Cette situation est causée par une mauvaise pratique : l’utilisation de son adresse professionnelle pour s’inscrire à des services divers et variés. Quelle que soit l’organisation, une adresse professionnelle a plus de chance de contenir des informations qui vont attirer la convoitise des malfaiteurs. Et puisque les adresses gouvernementales sont facilement identifiables, elles sont particulièrement exposées. Nul doute que les webmails associés à ces adresses sont protégés de nombreuses manières, mais un hacker pourrait toujours espérer l’erreur humaine d’un fonctionnaire.

Comment les fonctionnaires de l’Intérieur ont-ils été visés ?

Justement, le 5 septembre, le JDD expliquait que plusieurs magistrats du tribunal de Paris s’étaient fait piéger par de « faux courriels », c’est-à-dire du phishing, avec pour conséquence le report d’affaires sensibles. Même le procureur de la République Rémy Heitz faisait partie des cibles, mais il n’a pas mordu à l’hameçon présenté par les cybercriminels. Le lendemain de l’article du JDD, le ministère de l’Intérieur a expliqué à son tour qu’il subissait une vague de phishing, et qu’il avait décidé de filtrer les documents Microsoft Word (les « .doc »), un des formats utilisés pour embarquer certains malwares, dont le fameux Emotet. Rien n’indique que les hackers ont utilisé la méthode que nous décrivons plus haut, mais ils auraient pu.

Dans notre base de données se trouvent plus de 2 000 adresses liées au ministère de l’Intérieur (.interieur.gouv.fr) et plus de 300 liées à celui de la Justice (.justice.gouv.fr).
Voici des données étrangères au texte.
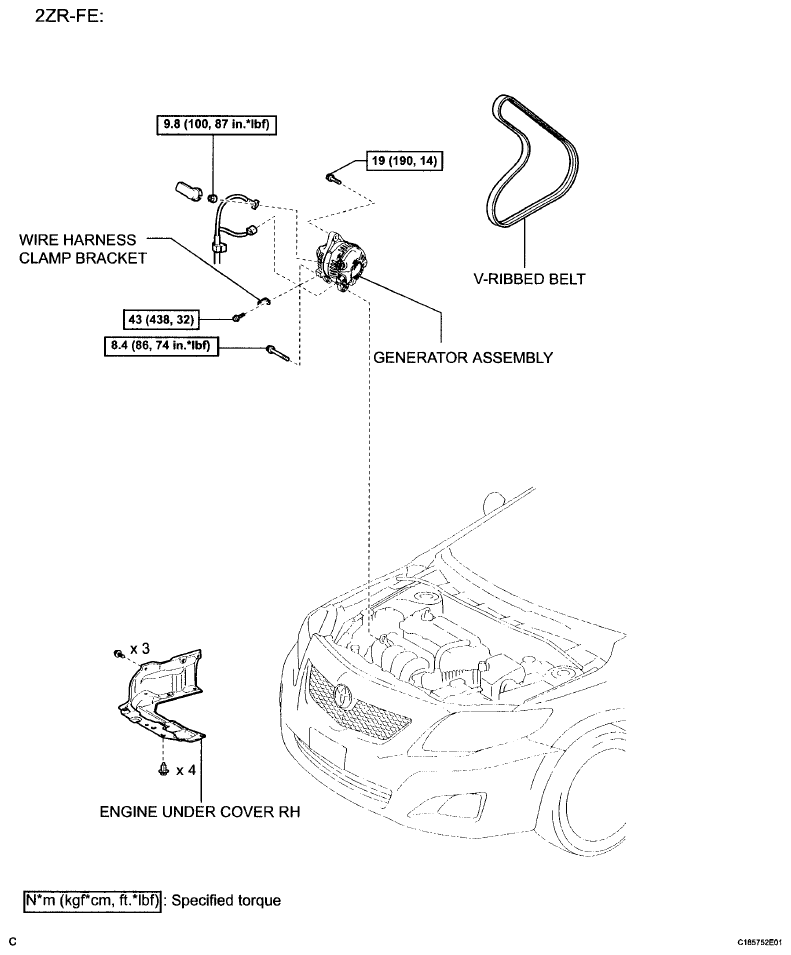 2ZR-FE:

9.8 (100, 87 in.*lbf)

19 (190, 14)

WIRE HARNESS CLAMP BRACKET

V-RIBBED BELT

43 (438, 32)

8.4 (86, 74 in.*lbf)

GENERATOR ASSEMBLY

x 3

x 4

ENGINE UNDER COVER RH

N*m (kgf*cm, ft.*lbf) : Specified torque

C

C185752E01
On y trouve aussi des adresses du ministère des Affaires étrangères (diplomatie.gouv.fr) et de l’Éducation nationale (education.gouv.fr) parmi des dizaines de sous-domaines différents. Il existe en tout plus de 1 000 sous-domaines de « .gouv.fr ».

Pour lutter contre l’exploitation de ces données, les administrateurs des boîtes email peuvent mettre en place des filtres particulièrement stricts, mais ils risquent de ralentir certaines utilisations du service d’email. Sauf que lorsque Emotet menace leur réseau, cette solution est préférable.